Note to baby: Be a man and get some sleep

This is what cave women looked like while listening for their babies.

I want to know who coined the phrase “sleeping like a baby.” I’d like to invite that person to spend the night at my house one night. Then they’d see how a baby really sleeps – in two to three-hour increments, waking up screaming, and waking up each time you try to put them back in their crib.

Mind you, I understand the root of that saying. Once a baby is sound asleep, you could take a jack hammer to the room and they wouldn’t move a muscle. I say this from experience because when Kaiden was little we were remodeling and he literally did sleep through jack hammering.

But I’d like to propose a new phrase. Forget sleeping like a baby. You know who I want to sleep like? A man.

Siig can sleep through anything. He barely stirs when Nakita wakes up howling at 3 am, only to cry again at 4 and 5 a.m. It’s all like a distant dream. He’ll stir slightly, if at all, and be snoring again within seconds. And he rarely hears Kaya over the monitor when she wakes up crying “MOMMY MOMMY MOMMY I WANT YOU” after having a bad dream or wetting her bed.

After a night of easily getting up 7 times, I’ll ask Siig the next morning – did you hear how many times Nakita woke up? Did you hear Kaya? And he’ll usually say: “What? Oh, I missed all that.” And I sit there looking at him in disbelief, wondering how it’s possible to tune all that out.

To his credit, I know one reason he doesn’t hear the baby – he knows he can’t do anything. Nakita only wants me, or more specifically my boob, when she wakes up in the middle of the night. And he has told me to wake him up when Kaya has one of her night terrors. But usually I’m awake so I feel bad getting him up.

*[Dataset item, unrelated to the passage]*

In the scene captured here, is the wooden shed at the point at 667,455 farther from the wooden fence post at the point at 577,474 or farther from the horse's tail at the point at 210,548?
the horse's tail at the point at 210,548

Men are just programmed differently than women. I saw this documentary once on the Discovery Channel that pretty much explained the differences between men and women’s brains. Women’s brains are designed for multi-tasking – back in primitive times, they had to be able to gather food and wash their bear skins and clean up their kids’ cave drawings all while listening for their baby’s cries. Men, on the other hand, had to be able to tune everything out and focus while hunting, they had to be able to sit crouched behind a rock picking their teeth and scratching their balls while they waited for that Mammoth to come sauntering by.

See, not much has changed.

I see this primitive brain in action all the time. If Siig is watching TV or writing an email, the kids could be at his elbow yelling “DADDY DADDY DADDY I’M ON FIRE!” and he wouldn’t hear them. It’s really quite incredible. I am in awe.

I know I’m not the only one who has observed this. My friend Caryn told me about her experience in the hospital during the birth of her son. While she was in labor in them middle of the night, she said she was moaning and screaming while her husband Jason snoozed away in the chair next to her.

Ahhhh, to sleep like a man. That is my goal in life.

What’s really so funny about Siig’s sleeping is that he can sleep through the baby’s cries, but usually the second I crawl into bed he’ll wake up with a start, sit straight up with his eye’s half-open, and say in a drunken-sounding, accusatory voice: “WHAT??? WHAT’S WRONG? WHAT’S GOING ON?”

Sometimes I can’t help but laugh at this, and I used to try and ignore him but he wouldn’t let up, so now I give him some ridiculous answer just to shut him up and get him back to sleep so I can read my book in peace. I say things like: “Oh, nothing, just back from running around naked outside in the snow” or “Go back to sleep dear, it’s just a rattlesnake in our bed” or “Don’t worry honey, it’s just the kids playing with my hair dryer in the bath tub.”

He never has a recollection of these incidents the next day. I guess you could attribute this to the primitive man-brain as well, to the need to be on alert to protect the tribe. But that theory just goes to shit because then men would wake up when the baby was crying.

Whatever the case, I hope that Nakita can quit this sleeping-like-a-baby load of crap, man up already, and sleep like her daddy. Then maybe, just maybe, I might get some….wait, gotta run. Baby’s waking up.

Postscript: While Siig was reading this post, Kaya was screaming for him downstairs and he didn’t hear a dam thing. Lucky dog.